Jean-Yves Raffin, exploitant et propriétaire du méthaniseur, qui se trouve dernière lui, sur sa ferme à Groisy. ©Anaïs Binghinotto/RCF Savoie Mont-BlancUn dôme vert tente de se fondre dans le paysage, entre deux bâtiments agricoles. Il s’agit d’un méthaniseur, qui produit du biogaz. Il est alimenté par des biodéchets et des effluents d’élevage, comme le lisier des vaches et le lactosérum issu de la fabrication du fromage. Un puissant fertilisant naturel en ressort, appelé le digestat. "Je l’utilise régulièrement sur 99% de mes surfaces", indique Jean-Jacques Lavorel, agriculteur à Meythet. "Aujourd’hui, la tonne d’azote coûte 800€ et cela a fortement augmenté depuis la guerre en Iran. Utiliser un engrais local est donc plus économique".
Grâce à cet engrais naturel, j’ai réduit l’utilisation de l’engrais azoté de 30 à 40%
Le méthaniseur tourne à plein régime depuis sept ans. 20 000 tonnes de biodéchets et d’effluents agricoles sont nécessaires chaque année pour produire 13 000 tonnes de fertilisant.
Un fertilisant naturel et local
Produit localement sur l’exploitation de la ferme des Airelles, à Groisy, cet engrais ne coûte que 4€ du mètre cube épandu.

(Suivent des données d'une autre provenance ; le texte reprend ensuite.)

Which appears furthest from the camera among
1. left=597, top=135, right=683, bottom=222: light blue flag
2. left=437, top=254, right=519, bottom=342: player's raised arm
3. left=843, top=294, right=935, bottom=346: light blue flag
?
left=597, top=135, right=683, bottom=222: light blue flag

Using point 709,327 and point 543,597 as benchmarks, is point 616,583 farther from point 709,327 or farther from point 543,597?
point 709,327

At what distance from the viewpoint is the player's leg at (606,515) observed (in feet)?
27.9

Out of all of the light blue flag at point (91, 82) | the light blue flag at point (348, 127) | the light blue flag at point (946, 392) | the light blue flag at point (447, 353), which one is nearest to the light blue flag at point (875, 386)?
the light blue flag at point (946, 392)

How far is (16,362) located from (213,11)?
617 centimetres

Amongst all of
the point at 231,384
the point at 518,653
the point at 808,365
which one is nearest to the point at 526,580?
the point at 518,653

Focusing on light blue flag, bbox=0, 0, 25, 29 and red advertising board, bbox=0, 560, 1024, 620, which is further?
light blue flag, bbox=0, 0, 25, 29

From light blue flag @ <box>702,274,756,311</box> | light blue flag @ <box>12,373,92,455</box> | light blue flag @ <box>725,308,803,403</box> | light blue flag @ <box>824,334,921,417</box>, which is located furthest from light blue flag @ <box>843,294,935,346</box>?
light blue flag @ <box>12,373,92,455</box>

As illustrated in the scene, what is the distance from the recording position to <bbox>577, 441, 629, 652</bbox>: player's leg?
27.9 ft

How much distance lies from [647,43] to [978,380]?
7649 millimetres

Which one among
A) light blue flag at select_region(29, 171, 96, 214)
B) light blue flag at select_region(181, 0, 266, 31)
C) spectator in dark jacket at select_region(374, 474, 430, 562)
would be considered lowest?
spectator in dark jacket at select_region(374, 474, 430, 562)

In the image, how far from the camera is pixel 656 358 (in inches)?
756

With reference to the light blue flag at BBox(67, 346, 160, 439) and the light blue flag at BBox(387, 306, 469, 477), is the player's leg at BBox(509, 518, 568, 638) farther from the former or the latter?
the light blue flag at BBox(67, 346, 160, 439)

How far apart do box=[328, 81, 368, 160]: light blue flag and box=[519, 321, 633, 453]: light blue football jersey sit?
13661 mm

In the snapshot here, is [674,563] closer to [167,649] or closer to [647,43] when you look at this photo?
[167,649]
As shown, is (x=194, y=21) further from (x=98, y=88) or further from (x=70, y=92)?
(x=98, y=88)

Un tarif conçu pour payer seulement les frais de transport.
Aujourd’hui, beaucoup d’exploitants nous appellent pour savoir si l’on peut leur vendre ce fertilisant naturel
Un accord favorable pour les agriculteurs et pour Jean-Yves Raffin, exploitant, et propriétaire du méthaniseur. Lorsqu’il a créé ECO 3 R, son entreprise de collecte, de recyclage et de valorisation des déchets et mis en service son méthaniseur, il a dû "apporter un plan d’épandage à l’administration pour gérer ce fertilisant naturel. Et donc nous avons eu besoin de personnes comme Jean-Jacques Lavorel, qui mettent leur terrain à disposition. Nous leur avons procuré cet engrais pour leurs cultures", raconte-t-il.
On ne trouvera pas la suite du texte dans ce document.